▶ [Task]
Condense the paragraph in the browser discussion below that begins "And of course, we can all agree" into a bulleted list of the features it would strip from the browser and what would handle each one instead.

▶ [Document text]

━━━━━━━━

Chambers "says to expect a bigger marketing push for Firefox in the United States soon, echoing a 'Challenge the default' ad campaign that was successful in Germany last summer. Mozilla's nonprofit ownership structure, and the idea that it's not beholden to corporate interests, figures heavily into those plans."
And of course, we can all agree on what "the rest" is. For example, surely tabs are a function for the window manager, so ditch those. And we don't need synchronisation across devices, there are specialised apps for that. And I'll have my download manager handle downloads, thank you very much. And do you know how many vulnerabilities have been found in image codec support? Why not just leave that to my dedicated image viewer? So much bloat, just give me a browser, darnit. Just use an addon if you want to render bold text.
Wouldn't it be lovely if a minimal browser was installed and on first-run it showed a checklist of modular features you could choose to install? It could be default addons made by mozilla, or something else, IDC. I'll have to look at Librewolf, I keep seeing people bring it up.
Exactly. On first setup I want to walk through a form that asks me whether I want to enable tabs, downloads, image rendering, bold fonts, etc. Of course, they should all be off by default.
It might be a horrible UX and scare off users, but that's a price I'm willing to pay for a lightweight, productive browser that isn't weighed down by needless features like bolded text.
Just because of Poe's Law: I've been sarcastic this entire thread, for exactly that reason. "Focusing on 'browsing'" or "just add it as an option" sound like easy solutions, but in practice whatever you ship by default needs to work well for many users, and thus will never be perfectly tailored to any individual user.

━━━━━━━━

▶ [Information shown]
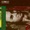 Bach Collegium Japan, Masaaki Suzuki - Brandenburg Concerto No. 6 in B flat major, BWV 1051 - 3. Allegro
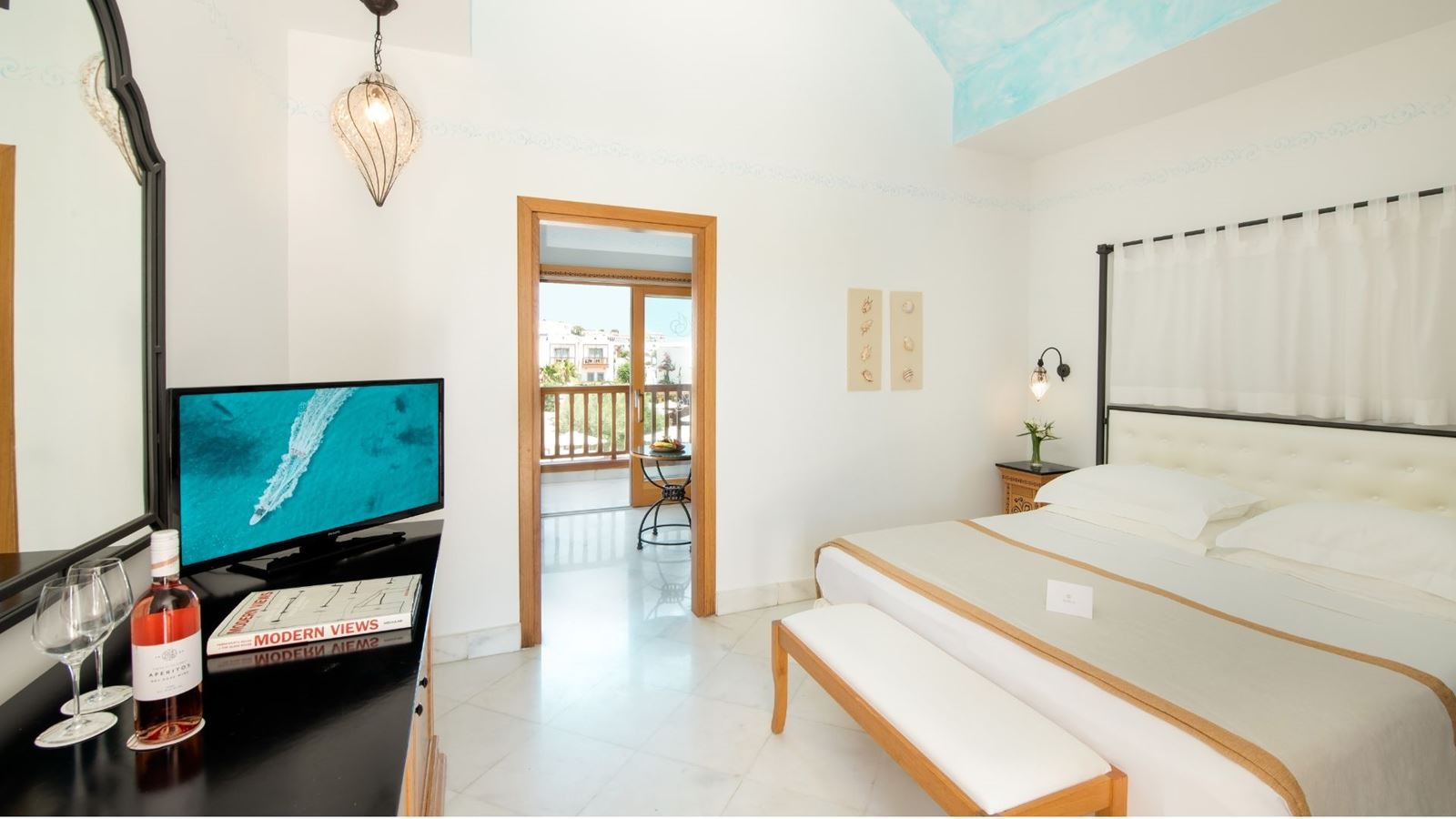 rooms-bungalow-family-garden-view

━━━━━━━━

▶ [Output of the exercise]
- Tabs: left to the window manager
- Synchronization across devices: dropped, since specialized apps exist for it
- Downloads: handled by a separate download manager
- Image codec support: left to a dedicated image viewer, given how many vulnerabilities have been found in it
- Bold text rendering: provided by an addon for anyone who wants it